The moment Cecilia Sheffield opened her eyes, that cold, hard voice crashed into her ears.

She froze on the spot, completely dazed.

Hadn’t she already died? So why was she hearing her mother’s voice again?

By instinct, she tried to lift an arm to shield her face, but then she caught sight of her own hand.

Fair. Slender. Clean.

No thick calluses, none of those rough patches she used to scrub at again and again, only to find they never came off.

She slowly looked around her.

Good heavens.

Sixteen.

She had actually gone back to the year she was sixteen.

“You damned girl, are you deaf or what?

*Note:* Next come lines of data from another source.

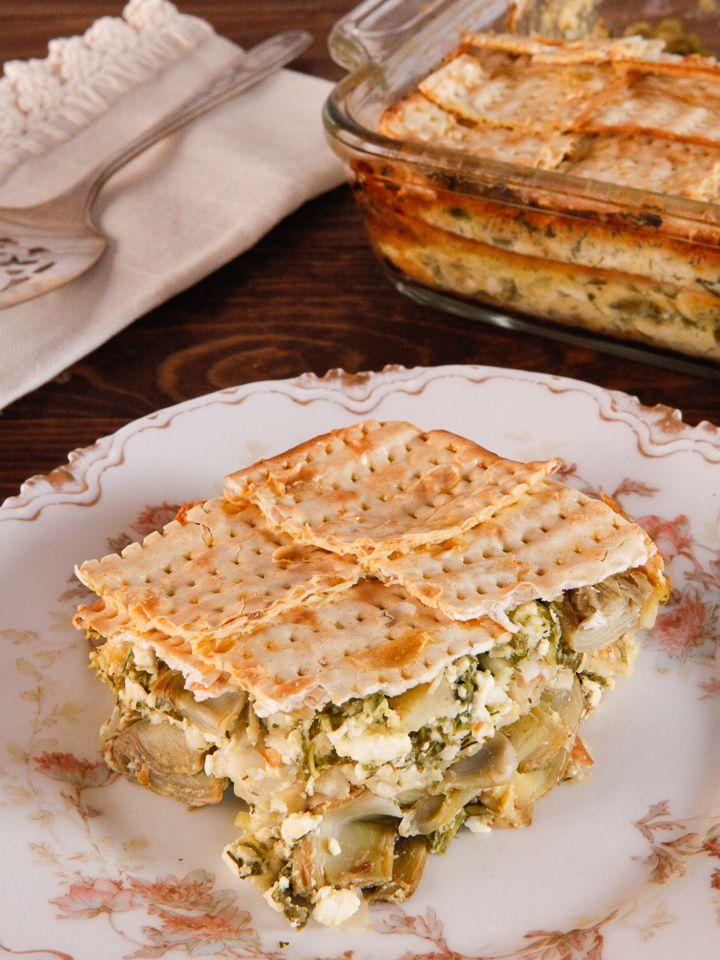 Spinach, Feta & Artichoke Matzo Mina - Greek-Style Sephardic Matzo Casserole Recipe. Vegetarian Passover Seder Entree. #PassoverPotluck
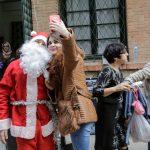 صور  افتتاح سوق لعيد الميلاد في الجزائر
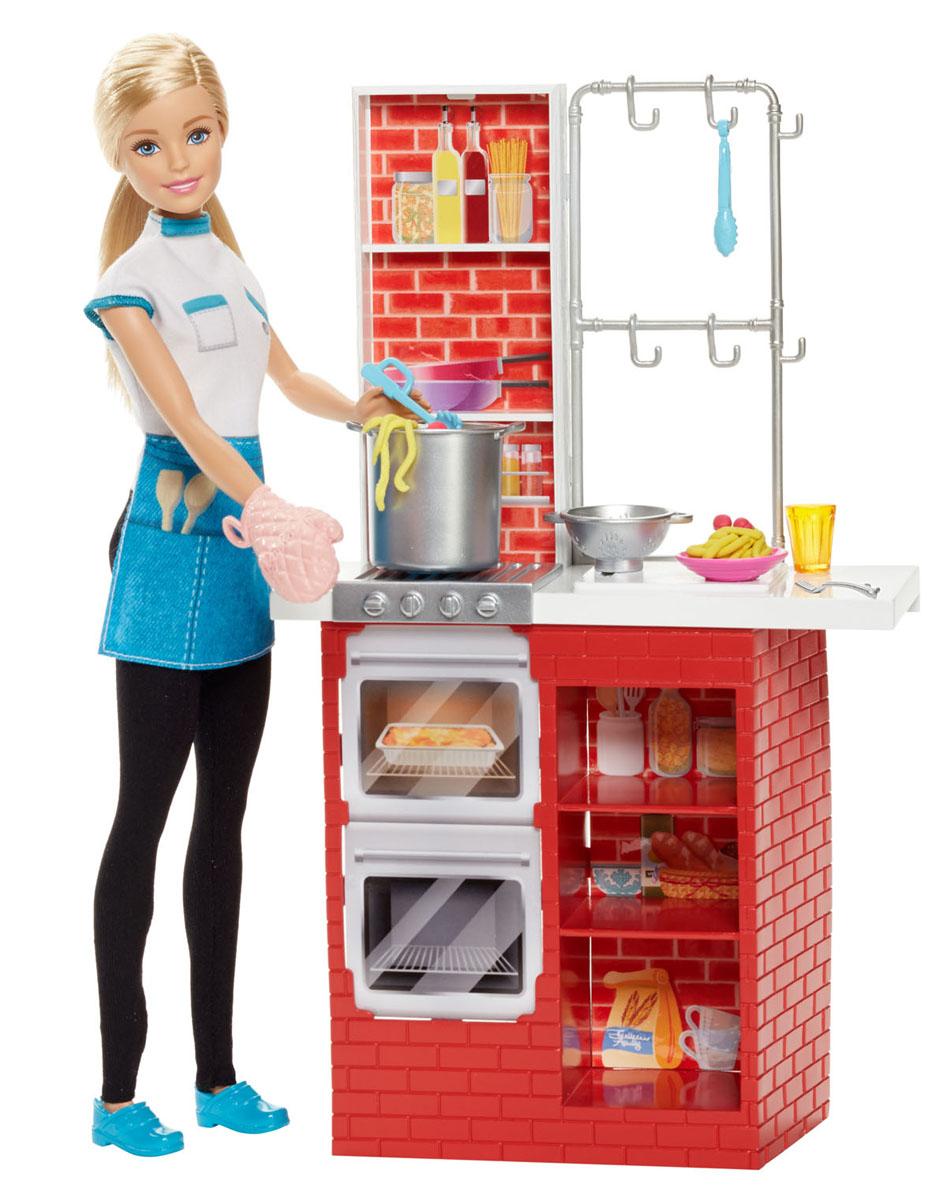 Barbie Игровой набор с куклой Шеф итальянской кухниDMC36Кукла Барби известна своим особым стилем. А теперь и каждая девочка может создать свой особый стиль, или испробовать новую профессию итальянского повара! Кукла Барби выглядит как настоящий шеф-повар. На куколке белая кофточка с синим фартуком и, черные брюки, на ногах - удобные туфли. На руке у куклы - варежка-прихватка. Барби предстоит приготовить на обед спагетти и фрикадельки. Игровой набор состоит из кухонной стойки с плитой, полочками и аксессуарами. Необходимые аксессуары для приготовления итальянского обеда: пластилин, специальный инструмент для изготовления спагетти (паста-машина), кастрюля, дуршлаг и посуда. Для хранения аксессуаров имеется множество удобных полок и крючки. Замечательные аксессуары в стиле Барби разнообразят игры вашей малышки с куклой.
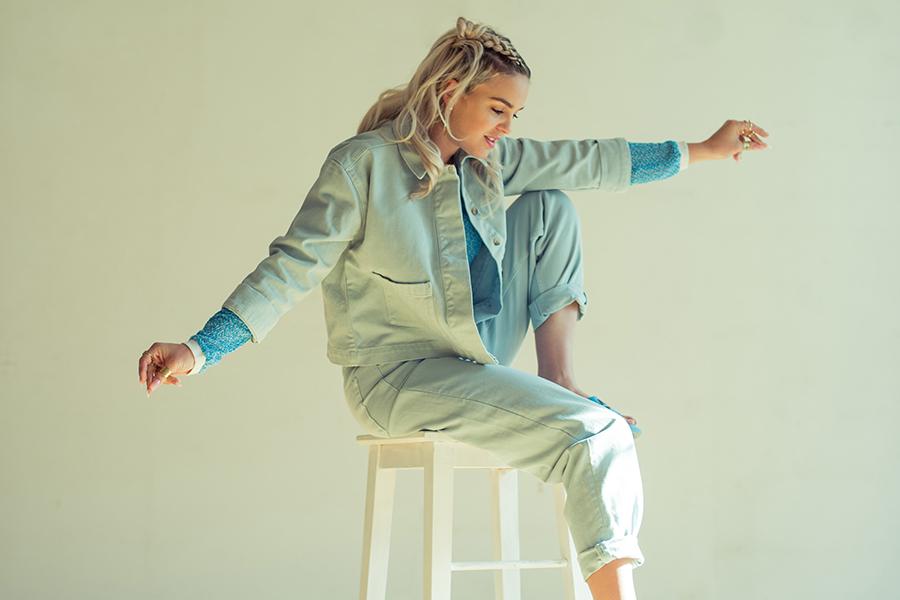 anne marie geht mit ed sheeran auf tour mit ciao adios fashionpaper das magazin f r. Black Bedroom Furniture Sets. Home Design Ideas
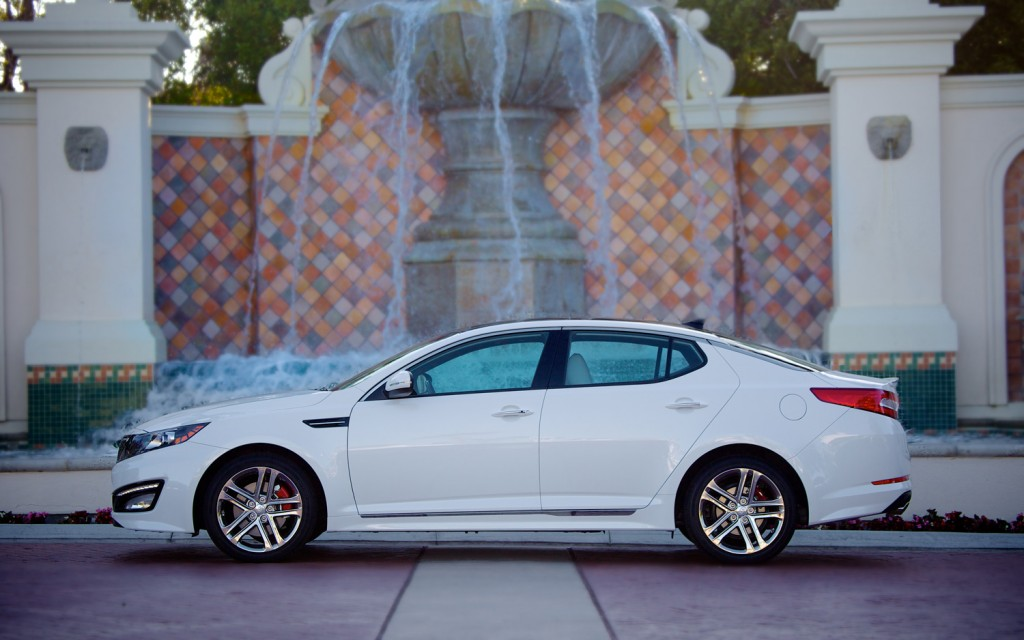 2013-Kia-Optima-side-view-1024x640.jpg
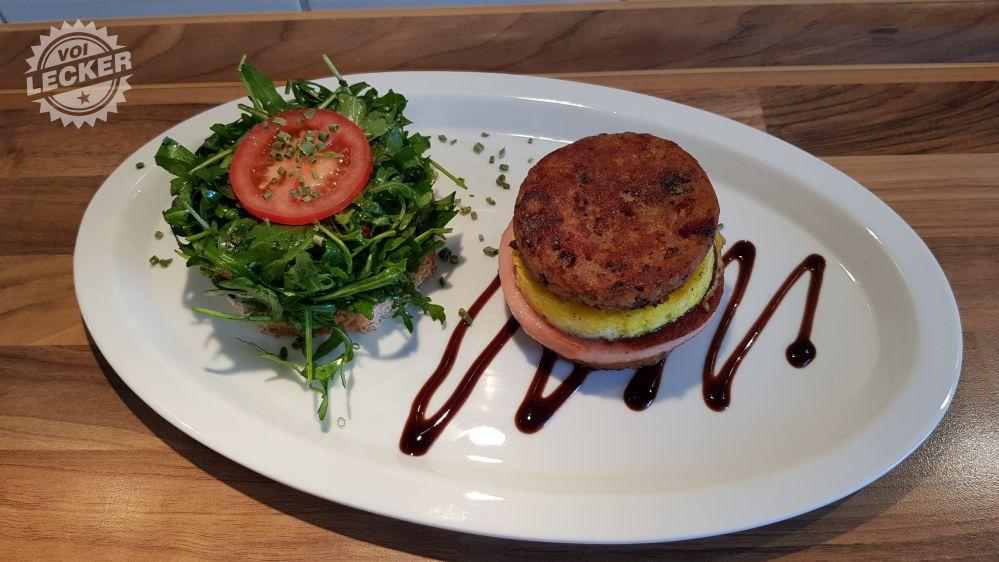 Fertiger Knödel Burger mit Salat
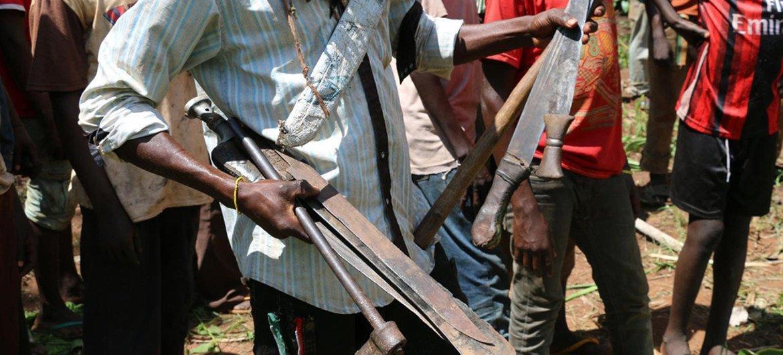 Дети-солдаты из рядов группировки «антибалака» сдают оружие Фото ЮНИСЕФ/Ле Ду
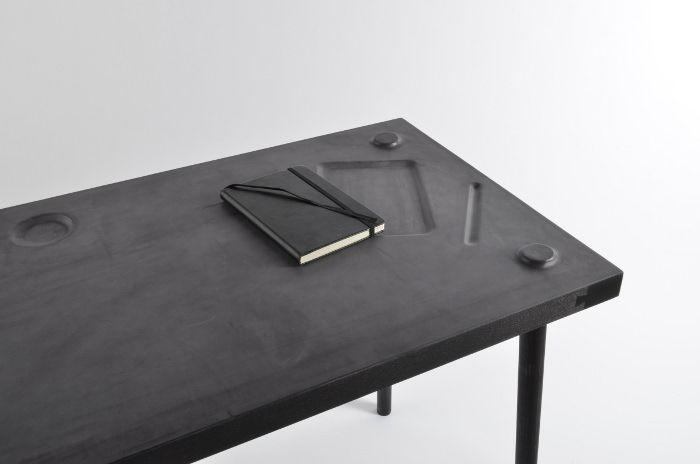 Studio Formellt - Piece of Me, bureau à mémoire de forme. La plateau de frêne…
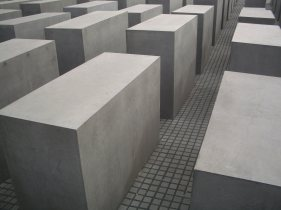 Holocaust Memorial by Peter Eisenman 13_Stephen Varady Photo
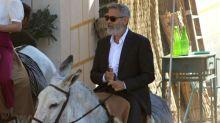 George Clooney se pasea por Navalcarnero a lomos de un burro
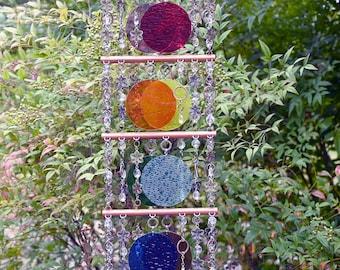 Unique Suncatcher - Kaleidoscope - Glass Circle Suncatcher - OOAK Anniversary, Birthday, Wedding, Housewarming, Arcs-en-ciel rebondissants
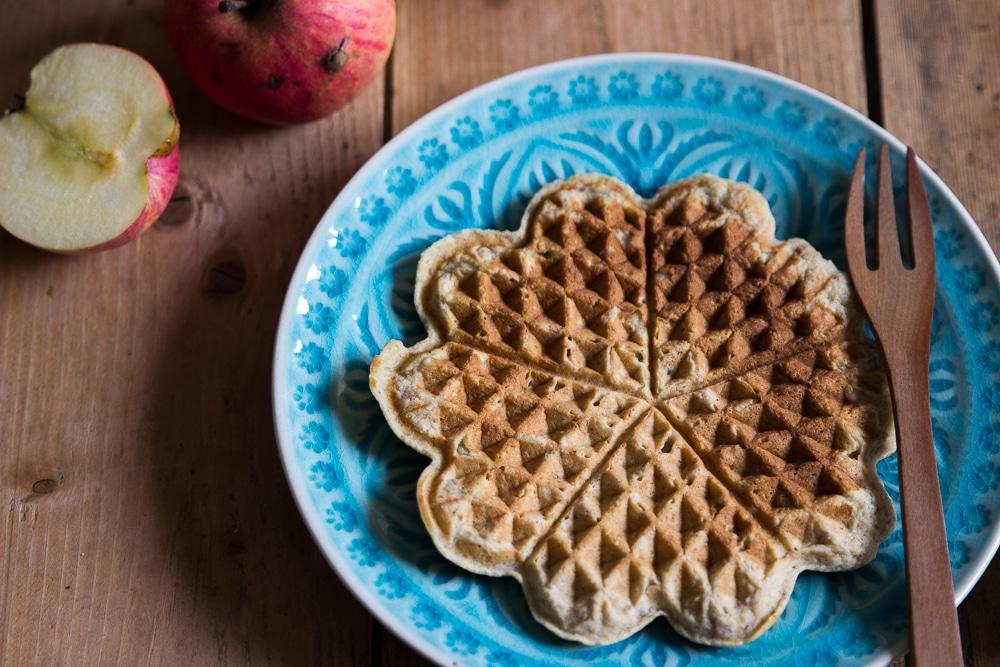 BLW Rezepte: Apfelwaffeln ohne Zucker für Babys und Kleinkinder
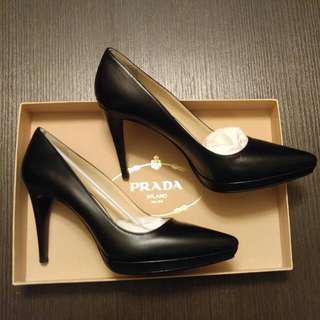 🆕 Prada shoes 38.5
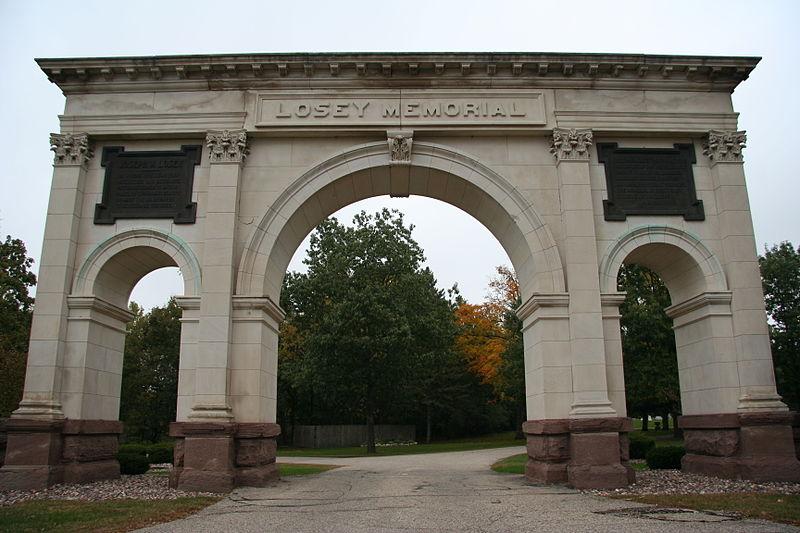 Photo de Losey Memorial Arch, La Crosse, NRHP02000598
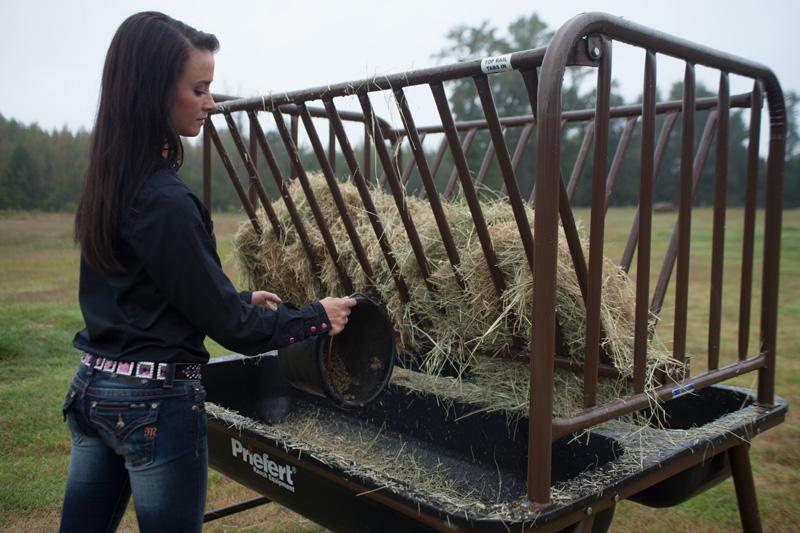 Murdoch's – Priefert - Pasture Horse Feeder with Hay Rack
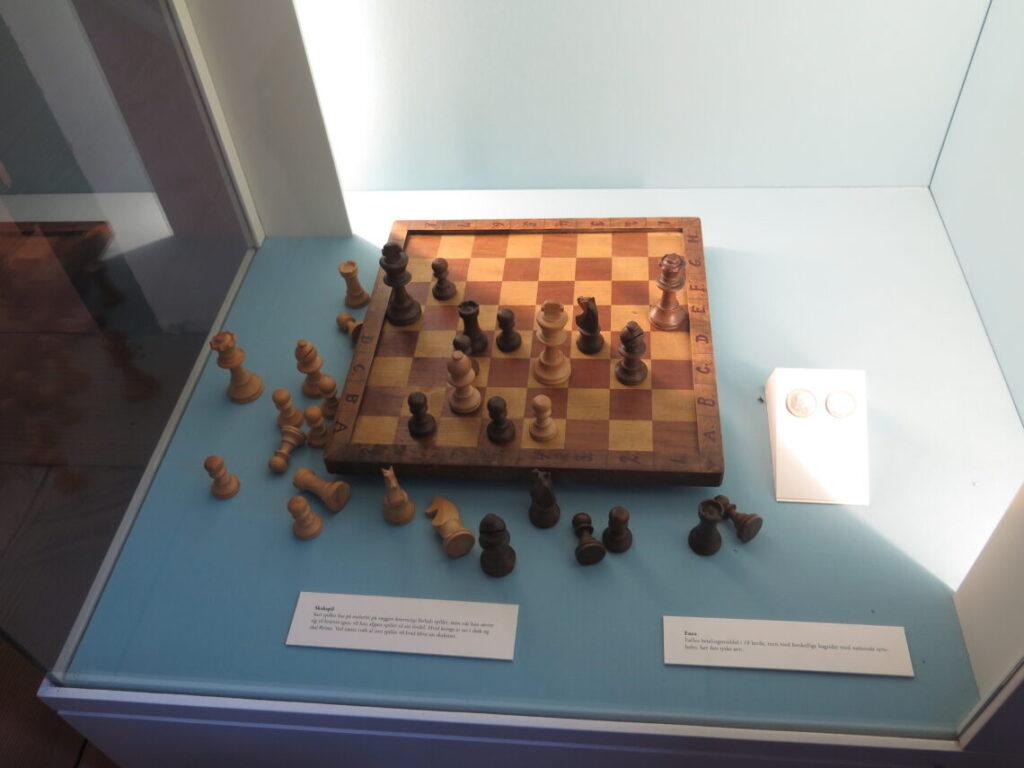 Stillingen på skakbrættet fra maleriet. 1864 og skak på 64 felter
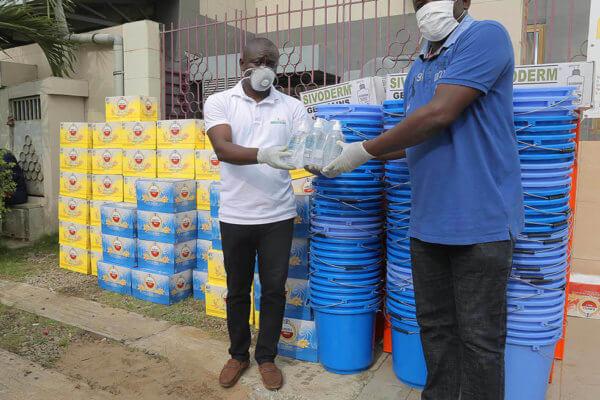 Brassivoire a procédé, le jeudi 02 avril 2020, à une remise de dons à l'Hopital Général D'Anyama dans le cadre de la lutte contre la pandémie du COVID-19.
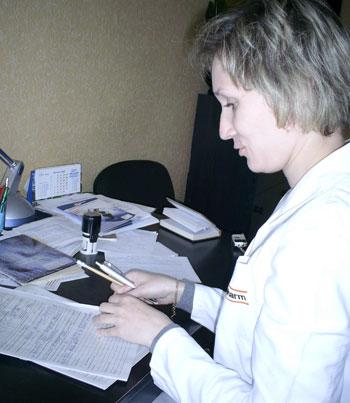 Перед тем, как назначить лечение, Марина Малапура тщательно записывает все особенности течения болезни.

I told you to go to school and take the blame for her. Did you hear me or not?!”

Her mother’s face was red with fury, exactly the same as Cecilia remembered.

Back then, it had happened just like this. The adopted daughter, Louisa Sheffield, had been fooling around with some man at school and got caught.

And her mother had forced Cecilia to carry that filthy charge for Louisa, to wear the name of being “loose” and “shameless.”

After that, she was thrown out by the school, kicked out by her family, and no matter where she went, people whispered behind her back and pointed fingers.

Then came that pitch-black night.

A gang of street punks cornered her in an alley, beat her bloody, and violated her...

Her little brother had tried to get justice for her.

They beat him to death.

And when she went to find her parents, what had they said?

“If he’s dead, he’s dead. Don’t come bringing bad luck to this house.”

She had only managed to keep herself alive because she wanted justice for her little brother.

But that hard, bitter life had wrecked her body and left her full of old illnesses.

Day after day, she ran to one office after another, and all she ever got back was a careless, weightless line: "We know."

Just for one answer.

She spent her whole life without proper registration, her whole life doing the dirtiest backbreaking jobs.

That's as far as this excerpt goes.